### AIM OF THE EXERCISE
Set the whole listing down again without deviation.

### RECORD EXCERPTS
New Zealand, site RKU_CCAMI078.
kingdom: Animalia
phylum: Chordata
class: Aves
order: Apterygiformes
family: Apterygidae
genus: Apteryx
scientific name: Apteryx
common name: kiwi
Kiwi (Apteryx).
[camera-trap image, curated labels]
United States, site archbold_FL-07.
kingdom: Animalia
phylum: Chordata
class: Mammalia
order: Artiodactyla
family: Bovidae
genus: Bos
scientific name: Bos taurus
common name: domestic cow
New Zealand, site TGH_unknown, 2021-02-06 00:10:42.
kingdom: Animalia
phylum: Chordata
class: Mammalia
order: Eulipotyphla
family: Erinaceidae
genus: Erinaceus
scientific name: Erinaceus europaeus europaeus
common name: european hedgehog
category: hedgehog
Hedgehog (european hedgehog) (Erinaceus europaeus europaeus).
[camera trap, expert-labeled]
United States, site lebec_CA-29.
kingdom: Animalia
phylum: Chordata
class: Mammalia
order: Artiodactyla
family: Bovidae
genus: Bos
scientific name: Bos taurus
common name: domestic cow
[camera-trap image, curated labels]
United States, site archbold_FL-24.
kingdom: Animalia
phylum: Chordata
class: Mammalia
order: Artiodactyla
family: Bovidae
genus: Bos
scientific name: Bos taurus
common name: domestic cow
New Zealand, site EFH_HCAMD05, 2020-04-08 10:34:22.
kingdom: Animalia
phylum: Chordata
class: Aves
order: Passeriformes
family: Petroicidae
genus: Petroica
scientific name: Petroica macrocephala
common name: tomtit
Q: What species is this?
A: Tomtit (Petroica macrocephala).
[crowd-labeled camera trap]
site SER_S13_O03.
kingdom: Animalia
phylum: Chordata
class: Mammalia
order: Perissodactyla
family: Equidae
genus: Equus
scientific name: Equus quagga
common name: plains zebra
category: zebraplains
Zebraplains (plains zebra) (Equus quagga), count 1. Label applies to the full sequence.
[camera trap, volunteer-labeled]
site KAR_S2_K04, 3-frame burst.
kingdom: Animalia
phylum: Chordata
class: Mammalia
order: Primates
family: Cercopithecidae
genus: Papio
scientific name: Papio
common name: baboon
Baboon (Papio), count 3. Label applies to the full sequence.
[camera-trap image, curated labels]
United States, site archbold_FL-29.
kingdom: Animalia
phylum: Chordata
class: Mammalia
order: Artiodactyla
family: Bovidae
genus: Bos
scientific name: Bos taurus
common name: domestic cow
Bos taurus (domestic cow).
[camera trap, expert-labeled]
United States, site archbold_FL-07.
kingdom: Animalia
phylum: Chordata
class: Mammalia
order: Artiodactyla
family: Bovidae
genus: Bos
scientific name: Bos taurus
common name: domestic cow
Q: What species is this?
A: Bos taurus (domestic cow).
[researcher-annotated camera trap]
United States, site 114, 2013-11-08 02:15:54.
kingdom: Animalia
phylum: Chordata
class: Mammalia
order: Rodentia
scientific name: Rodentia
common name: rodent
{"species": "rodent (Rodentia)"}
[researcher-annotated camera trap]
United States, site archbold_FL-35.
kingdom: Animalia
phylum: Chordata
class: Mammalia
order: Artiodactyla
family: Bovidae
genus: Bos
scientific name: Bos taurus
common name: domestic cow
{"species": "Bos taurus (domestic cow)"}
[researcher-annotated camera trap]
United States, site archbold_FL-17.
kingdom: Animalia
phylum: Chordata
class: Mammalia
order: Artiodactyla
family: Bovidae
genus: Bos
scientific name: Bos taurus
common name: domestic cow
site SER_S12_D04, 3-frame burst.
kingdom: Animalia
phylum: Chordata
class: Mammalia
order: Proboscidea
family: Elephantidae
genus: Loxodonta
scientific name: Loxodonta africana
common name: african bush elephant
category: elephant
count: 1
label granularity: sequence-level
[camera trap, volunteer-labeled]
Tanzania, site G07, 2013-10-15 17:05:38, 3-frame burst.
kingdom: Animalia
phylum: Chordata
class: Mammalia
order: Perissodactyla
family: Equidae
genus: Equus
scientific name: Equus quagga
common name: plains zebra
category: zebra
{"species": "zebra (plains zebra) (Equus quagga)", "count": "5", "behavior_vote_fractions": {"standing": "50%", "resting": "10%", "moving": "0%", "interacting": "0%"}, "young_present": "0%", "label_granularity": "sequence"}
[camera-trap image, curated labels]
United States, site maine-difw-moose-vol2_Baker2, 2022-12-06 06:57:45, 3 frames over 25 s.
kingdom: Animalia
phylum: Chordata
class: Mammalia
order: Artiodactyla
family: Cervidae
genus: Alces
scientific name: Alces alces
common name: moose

### COMPLETED TASK
New Zealand, site RKU_CCAMI078.
kingdom: Animalia
phylum: Chordata
class: Aves
order: Apterygiformes
family: Apterygidae
genus: Apteryx
scientific name: Apteryx
common name: kiwi
Kiwi (Apteryx).
[camera-trap image, curated labels]
United States, site archbold_FL-07.
kingdom: Animalia
phylum: Chordata
class: Mammalia
order: Artiodactyla
family: Bovidae
genus: Bos
scientific name: Bos taurus
common name: domestic cow
New Zealand, site TGH_unknown, 2021-02-06 00:10:42.
kingdom: Animalia
phylum: Chordata
class: Mammalia
order: Eulipotyphla
family: Erinaceidae
genus: Erinaceus
scientific name: Erinaceus europaeus europaeus
common name: european hedgehog
category: hedgehog
Hedgehog (european hedgehog) (Erinaceus europaeus europaeus).
[camera trap, expert-labeled]
United States, site lebec_CA-29.
kingdom: Animalia
phylum: Chordata
class: Mammalia
order: Artiodactyla
family: Bovidae
genus: Bos
scientific name: Bos taurus
common name: domestic cow
[camera-trap image, curated labels]
United States, site archbold_FL-24.
kingdom: Animalia
phylum: Chordata
class: Mammalia
order: Artiodactyla
family: Bovidae
genus: Bos
scientific name: Bos taurus
common name: domestic cow
New Zealand, site EFH_HCAMD05, 2020-04-08 10:34:22.
kingdom: Animalia
phylum: Chordata
class: Aves
order: Passeriformes
family: Petroicidae
genus: Petroica
scientific name: Petroica macrocephala
common name: tomtit
Q: What species is this?
A: Tomtit (Petroica macrocephala).
[crowd-labeled camera trap]
site SER_S13_O03.
kingdom: Animalia
phylum: Chordata
class: Mammalia
order: Perissodactyla
family: Equidae
genus: Equus
scientific name: Equus quagga
common name: plains zebra
category: zebraplains
Zebraplains (plains zebra) (Equus quagga), count 1. Label applies to the full sequence.
[camera trap, volunteer-labeled]
site KAR_S2_K04, 3-frame burst.
kingdom: Animalia
phylum: Chordata
class: Mammalia
order: Primates
family: Cercopithecidae
genus: Papio
scientific name: Papio
common name: baboon
Baboon (Papio), count 3. Label applies to the full sequence.
[camera-trap image, curated labels]
United States, site archbold_FL-29.
kingdom: Animalia
phylum: Chordata
class: Mammalia
order: Artiodactyla
family: Bovidae
genus: Bos
scientific name: Bos taurus
common name: domestic cow
Bos taurus (domestic cow).
[camera trap, expert-labeled]
United States, site archbold_FL-07.
kingdom: Animalia
phylum: Chordata
class: Mammalia
order: Artiodactyla
family: Bovidae
genus: Bos
scientific name: Bos taurus
common name: domestic cow
Q: What species is this?
A: Bos taurus (domestic cow).
[researcher-annotated camera trap]
United States, site 114, 2013-11-08 02:15:54.
kingdom: Animalia
phylum: Chordata
class: Mammalia
order: Rodentia
scientific name: Rodentia
common name: rodent
{"species": "rodent (Rodentia)"}
[researcher-annotated camera trap]
United States, site archbold_FL-35.
kingdom: Animalia
phylum: Chordata
class: Mammalia
order: Artiodactyla
family: Bovidae
genus: Bos
scientific name: Bos taurus
common name: domestic cow
{"species": "Bos taurus (domestic cow)"}
[researcher-annotated camera trap]
United States, site archbold_FL-17.
kingdom: Animalia
phylum: Chordata
class: Mammalia
order: Artiodactyla
family: Bovidae
genus: Bos
scientific name: Bos taurus
common name: domestic cow
site SER_S12_D04, 3-frame burst.
kingdom: Animalia
phylum: Chordata
class: Mammalia
order: Proboscidea
family: Elephantidae
genus: Loxodonta
scientific name: Loxodonta africana
common name: african bush elephant
category: elephant
count: 1
label granularity: sequence-level
[camera trap, volunteer-labeled]
Tanzania, site G07, 2013-10-15 17:05:38, 3-frame burst.
kingdom: Animalia
phylum: Chordata
class: Mammalia
order: Perissodactyla
family: Equidae
genus: Equus
scientific name: Equus quagga
common name: plains zebra
category: zebra
{"species": "zebra (plains zebra) (Equus quagga)", "count": "5", "behavior_vote_fractions": {"standing": "50%", "resting": "10%", "moving": "0%", "interacting": "0%"}, "young_present": "0%", "label_granularity": "sequence"}
[camera-trap image, curated labels]
United States, site maine-difw-moose-vol2_Baker2, 2022-12-06 06:57:45, 3 frames over 25 s.
kingdom: Animalia
phylum: Chordata
class: Mammalia
order: Artiodactyla
family: Cervidae
genus: Alces
scientific name: Alces alces
common name: moose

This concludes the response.